↓↓↓

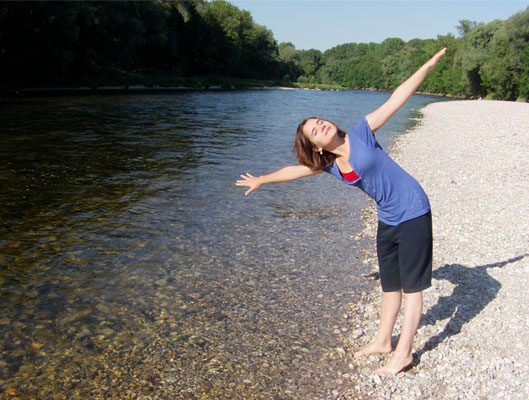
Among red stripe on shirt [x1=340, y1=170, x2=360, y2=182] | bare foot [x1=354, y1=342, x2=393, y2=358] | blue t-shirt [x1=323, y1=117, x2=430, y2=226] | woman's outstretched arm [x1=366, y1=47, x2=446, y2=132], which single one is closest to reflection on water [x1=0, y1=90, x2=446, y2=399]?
bare foot [x1=354, y1=342, x2=393, y2=358]

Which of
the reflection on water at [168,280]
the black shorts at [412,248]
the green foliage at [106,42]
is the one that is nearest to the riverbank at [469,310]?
the reflection on water at [168,280]

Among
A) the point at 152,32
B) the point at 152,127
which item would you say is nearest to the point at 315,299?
the point at 152,127

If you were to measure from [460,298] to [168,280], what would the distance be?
415cm

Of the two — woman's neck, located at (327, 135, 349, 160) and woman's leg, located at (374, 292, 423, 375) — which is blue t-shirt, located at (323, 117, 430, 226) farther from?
woman's leg, located at (374, 292, 423, 375)

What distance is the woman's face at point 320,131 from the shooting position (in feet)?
12.1

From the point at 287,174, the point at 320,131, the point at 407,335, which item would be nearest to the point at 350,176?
the point at 320,131

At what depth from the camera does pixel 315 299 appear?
627 cm

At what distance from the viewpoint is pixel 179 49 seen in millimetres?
84062

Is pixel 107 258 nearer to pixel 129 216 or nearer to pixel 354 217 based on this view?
pixel 129 216

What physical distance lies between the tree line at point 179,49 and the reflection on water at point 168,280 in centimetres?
2907

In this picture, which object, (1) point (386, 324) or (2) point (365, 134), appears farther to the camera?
(1) point (386, 324)

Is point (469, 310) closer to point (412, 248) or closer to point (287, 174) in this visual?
point (412, 248)

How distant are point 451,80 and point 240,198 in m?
98.1

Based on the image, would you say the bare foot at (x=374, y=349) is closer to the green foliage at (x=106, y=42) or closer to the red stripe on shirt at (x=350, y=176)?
the red stripe on shirt at (x=350, y=176)
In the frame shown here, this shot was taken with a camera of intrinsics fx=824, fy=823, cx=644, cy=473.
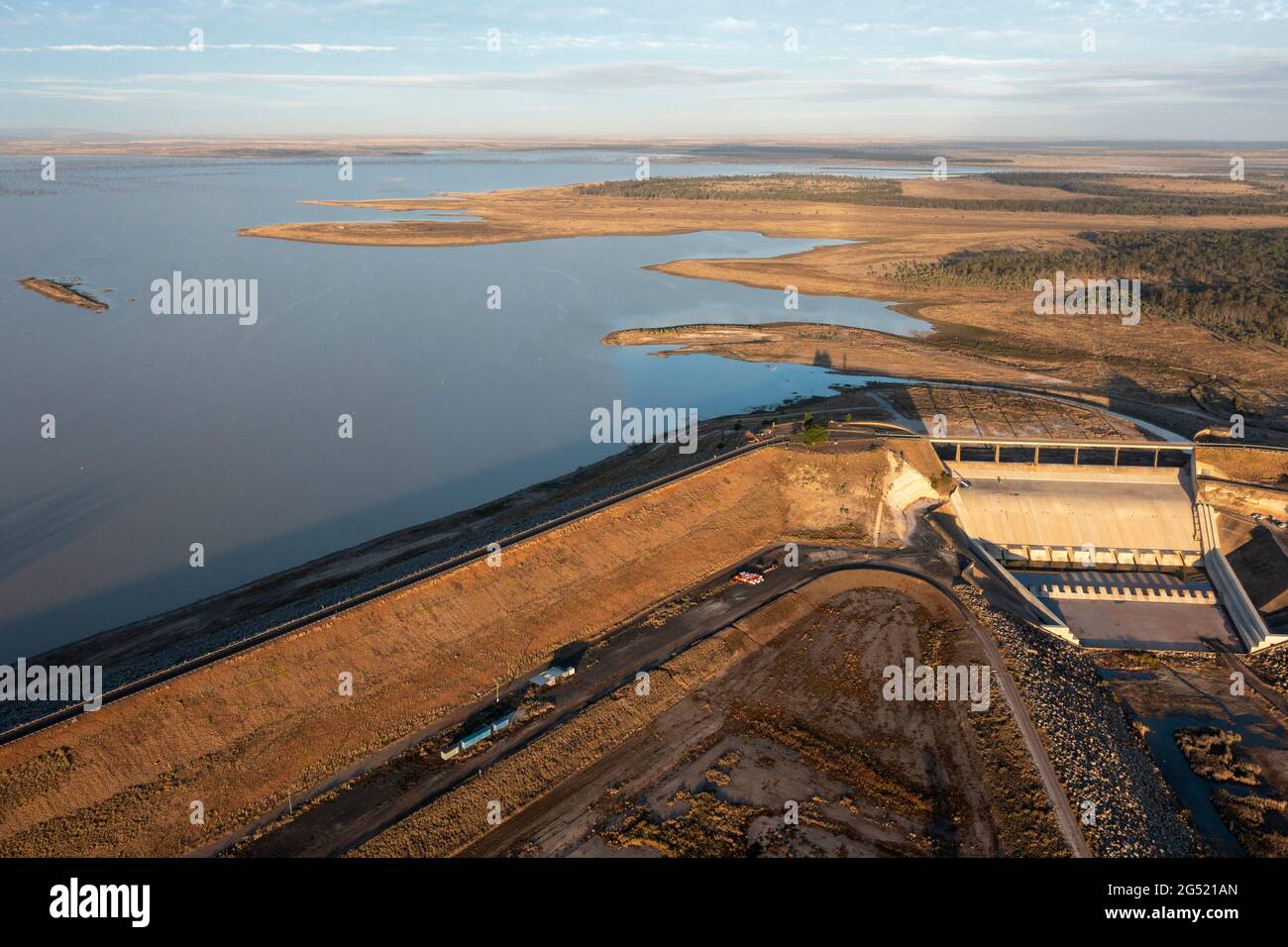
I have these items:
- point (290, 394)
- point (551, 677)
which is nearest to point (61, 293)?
point (290, 394)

↑↑↑

#### [Given instruction]
Rewrite the items from the line with "At what distance" through the end of the items, swapping "camera" for "lens" and leaving everything else unchanged. Omit the pictures.

#### [Exercise solution]
At what distance from the viewpoint is pixel 179 49 seen in millimetres?
84062

Is pixel 107 258 nearer to pixel 129 216 or nearer to pixel 354 217 based on this view?
pixel 129 216

What physical distance lies between the tree line at point 179,49 and the reflection on water at point 168,280 in centimetres?
2907

In this picture, which object, (1) point (386, 324) or (2) point (365, 134), appears farther to the lens?
(1) point (386, 324)

Is point (469, 310) closer to point (412, 248) or closer to point (287, 174) in this visual?
point (412, 248)

How distant are point 451,80 and point 240,198 in m?
98.1

Based on the image, would you say the bare foot at (x=374, y=349) is closer to the green foliage at (x=106, y=42) or closer to the red stripe on shirt at (x=350, y=176)?
the red stripe on shirt at (x=350, y=176)
In the frame shown here, this shot was taken with a lens of intrinsics fx=824, fy=823, cx=644, cy=473.
I have these items:
- point (290, 394)
- point (551, 677)
which is nearest to point (61, 293)?
point (290, 394)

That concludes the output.